The FROM keyword defines the RDF dataset which is being queried. There is an optional clause, FROM NAMED, which is used when you want to query a named graph.
The WHERE clause specifies the query graph pattern to be matched. This is the heart of the query. A graph pattern, as mentioned above, is, in essense, RDF with variables.
Finally, ORDER BY is one of the several possible solution modifiers, which are used to rearrange the query results. Other solution modifiers are LIMIT and OFFSET.

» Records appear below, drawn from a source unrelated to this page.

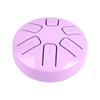 6 Notes 3,8palcový Mini Steel Tongue Drum Ruční Pan Drum Zen Drum Perkusní nástroj s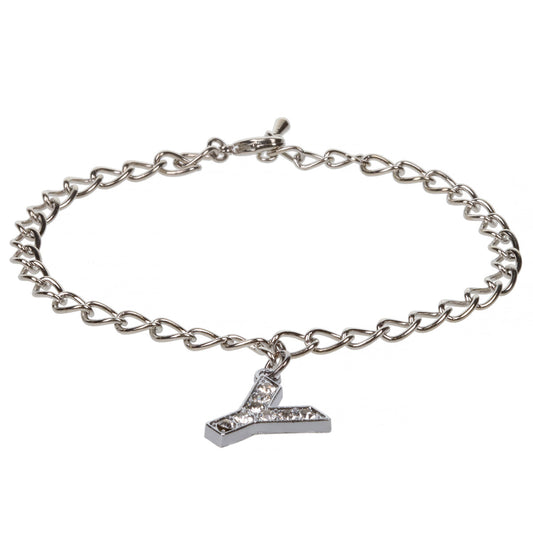 Personalised Initial Bracelet - Y
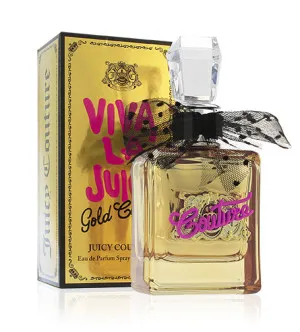 Juicy Couture Viva La Juicy Gold Couture eau de parfum per donne 100 ml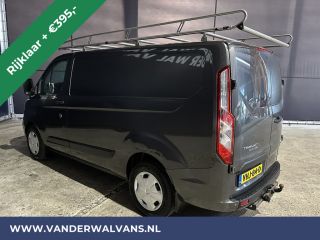 Ford Transit Custom 2.0 TDCI L1H1 Euro6 *Rijklaar Direct Rijden* Airco | Trekhaak | Imperiaal | Cruisecontrol | Parke...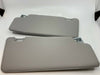Ford Focus 1 98-04 Interior Sunvisor Unperforated Gray Color Pair for LHD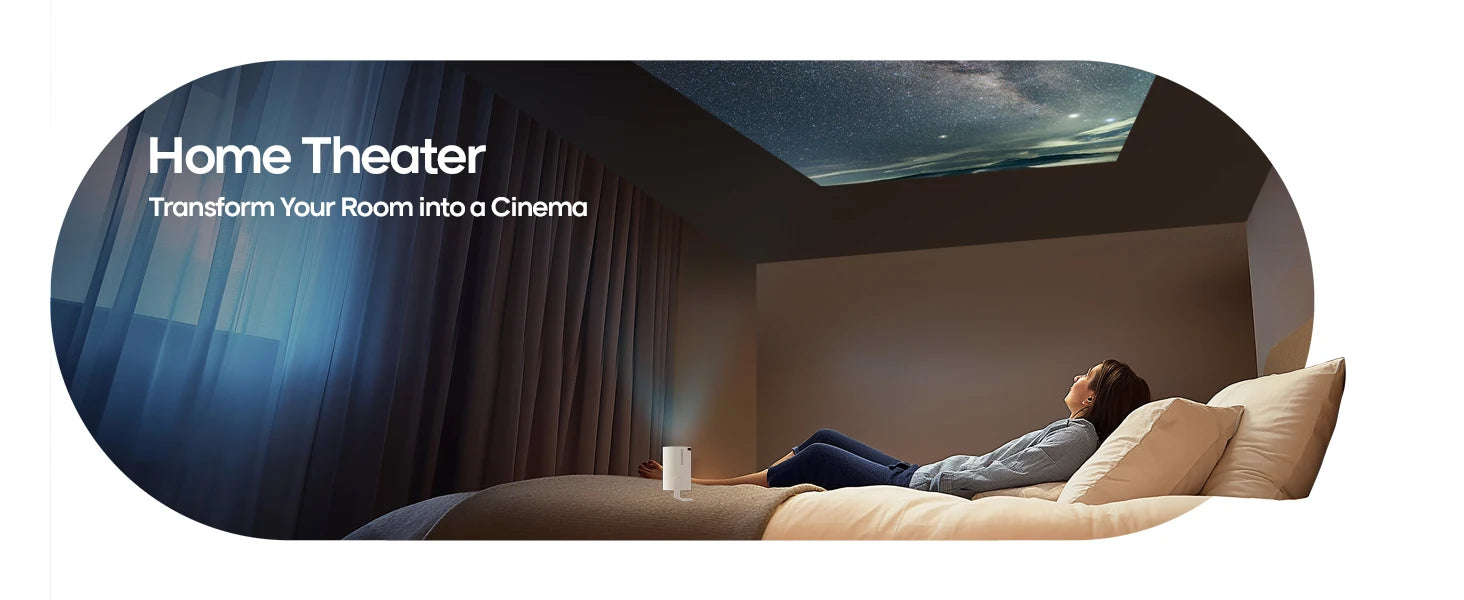 Magcubic Projector HY300 PRO 4K Android 11 Dual Wifi6 290ANSI Allwinner H713 BT5.0 1080P 1280*720P Home Cinema Outdoor Projetor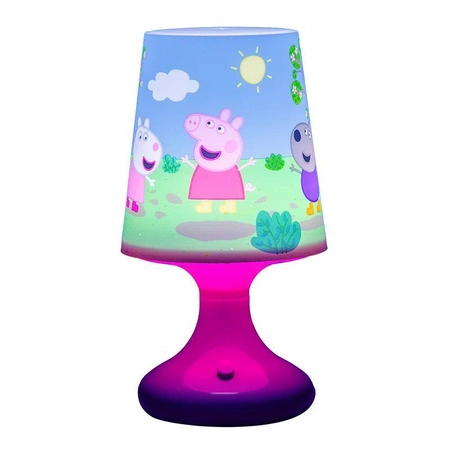 Świnka Peppa Lampka nocna (wysokość: 18,50 cm)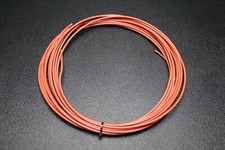 12 GAUGE THHN WIRE STRANDED ORANGE 10 FT THWN 600V 90C MACHINE CABLE AWG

In addition to SELECT, there are three other very important return clauses that you can use: ASK, DESCRIBE, and CONSTRUCT.
ASK queries check if there is at least one result for a given query pattern. The result is true or false.
DESCRIBE queries returns an RDF graph that describes a resource. The implementation of this return form is up to each query engine, so you won’t see it used nearly as often as the other return clauses.
CONSTRUCT queries returns an RDF graph that is created from a template specified as part of the query itself. That is, a new RDF graph is created by taking the results of a query pattern and filling in the values of variables that occur in the construct template. CONSTRUCT is used to transform RDF data (for example into a different graph structure and with a different vocabulary than the source data).
CONSTRUCT queries are useful if you have RDF data that was automatically generated and would like to transform it using well-known vocabularies, or if you have RDF data using vocabulary from one ontology but need to translate it to another ontology. After SELECT this is the most common type of query in practice, and a major reason why agreeing on every aspect of an OWL ontology ahead of time is not necessary. Translation using CONSTRUCT is relatively cheap.
In the next SPARQL lesson, we’ll show a number of examples of each kind of query.
The SPARQL protocol enables SPARQL queries over simple HTTP requests. A SPARQL endpoint is simply a service that implements the SPARQL protocol.
For example, if you do a curl on the following:
curl –I http://dbpedia.org/sparql?query=PREFIX%20rdf%3A%20%3Chttp%3A%2F%2Fwww.w3…
The response is the following:
HTTP/1.1 200 OK
Date: Mon, 21 May 2012 23:43:38 GMT
Content-Type: application/sparql-results+xml; charset=UTF-8
Server: Virtuoso/06.04.3132 (Linux) x86_64-generic-linux-glibc25-64 VDB
This means that SPARQL is basically an API!
SPARQL as Federation
What this means is that data exposed via SPARQL on any server can be queried by any SPARQL client. This is a fundamental difference between SPARQL and other query languages, such as SQL, which assume that all data being queried is local and conforms to a single model. With SPARQL—and especially when using CONSTRUCT—data from multiple places can be combined dynamically, as needed, to create new forms of information.
Going back to the basic SPARQL syntax shown above, the FROM clause can be used to specify named graphs that sit on any server. We’ll show exactly how to merge data from multiple sources in more advanced SPARQL lessons.
So how do you expose data via SPARQL? RDF databases typically include a SPARQL endpoint by default. Even non-RDF data sources can be exposed using a SPARQL endpoint. Future lessons will present ways to turn existing relational databases into SPARQL endpoints, making them part of the Semantic Web.
Note: we won’t go into the details of the SPARQL protocol query encoding here since you’re much more likely to be writing actual SPARQL and using tools to issue the queries over HTTP for you.
This is a brief introduction to the SPARQL query language. In the next lesson, SPARQL Nuts & Bolts we will look at each of the return clauses in the context of real-world queries that you can run on a public SPARQL endpoint.